▸ **Passage for review**:

=-=-=-=-=

When I was in my mid-teens, I was writing a program (in FORTRAN) that required me to sort an array of a couple of dozen items. I had no idea that there were lots of established algorithms (Quicksort was invented in 1959 for example). We had almost no books on programming in the school library, and certainly none that included anything about sorting. The definitive work on sorting, volume 3 of *Knuth's The Art of Computer Programming* called *Sorting and Searching* would not be published until 1973.

I came up with a not-very-good algorithm, to run through the array and swap each pair of elements that were out of order. Repeat. If I got through the whole array without any swaps then the array was sorted and I was done. Actually, for a couple of dozen elements, an n^{2} algorithm like this is not bad since it has so little overhead. If you are going to sort a thousand elements, let alone a billion, it is worth using an algorithm with much more fixed overhead but better asymptotic performance. You may know that an optimal sorting algorithm is n*log(n). For a small number, this is not much different from n^{2} but for a large number it is *much* smaller. For example, for one million, n^{2} is a trillion, but n*log(n) is twenty million, quite a difference. Even if the overhead difference is a factor of ten, that is still two hundred million versus a trillion, thousands of times smaller.

When I wrote VLSI Technology's circuit extractor in the early 1980s, I had to get serious about sorting. I'm not going to go into all the details of how a circuit extractor works, but basically it runs a scanline across the designs looking at the polygons in the layout. This requires all the polygons to have already been sorted so that they show up in the order that they are needed. This was more polygons than would fit in memory so I had to go to Knuth's masterwork and find out how people sorted large amounts of data on magnetic tape, since this was the closest thing to what I needed to do. Sorting large amounts of data on tape required 4 tape drives. You would start with all the data on one tape drive, read as much into the memory of the computer as would fit, sort it, and then write it out to one of the other two tape drives, alternating between them. Once that phase was over, the operator would remove the tape with the original data (no write-protect ring) and replace it with a blank tape (with the ring in place). The program would then read data from the sorted runs on the two tapes, interlace them so they were sorted, and write them out to the other two tape drives. Since both tapes contained runs of sorted records, this did not require fitting more than a couple of records in memory. When that was done, the program would switch over, using the previous output tapes as new inputs, and overwriting the old input tapes. This process was repeated until a single run was written, which was the original data now all sorted. There are actually various optimizations so you can get away with three tape drives, but that is the basic idea.

=-=-=-=-=

▸ **Information shown**:
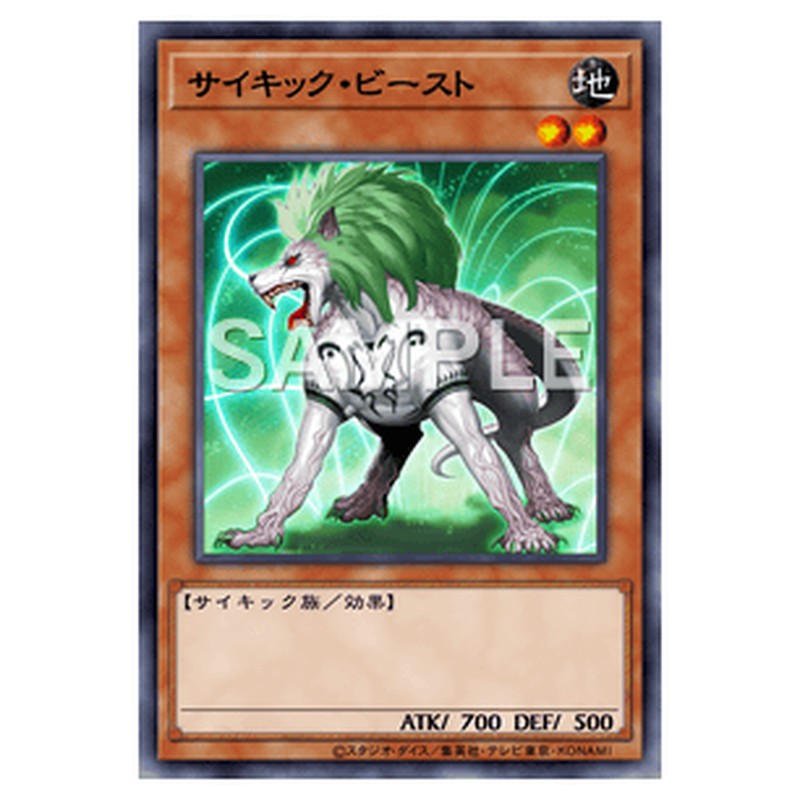 SUB1-JP067｜サイキック・ビースト｜パラレル仕様｜db.yugioh-card.com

=-=-=-=-=

▸ **Exercise requirements**:
In the second paragraph of the sorting essay, list every array size given as a number of elements to sort. The lines above come from a different source than the sorting essay.

▸ **Task answer**:
- a couple of dozen
- a thousand
- a billion
- one million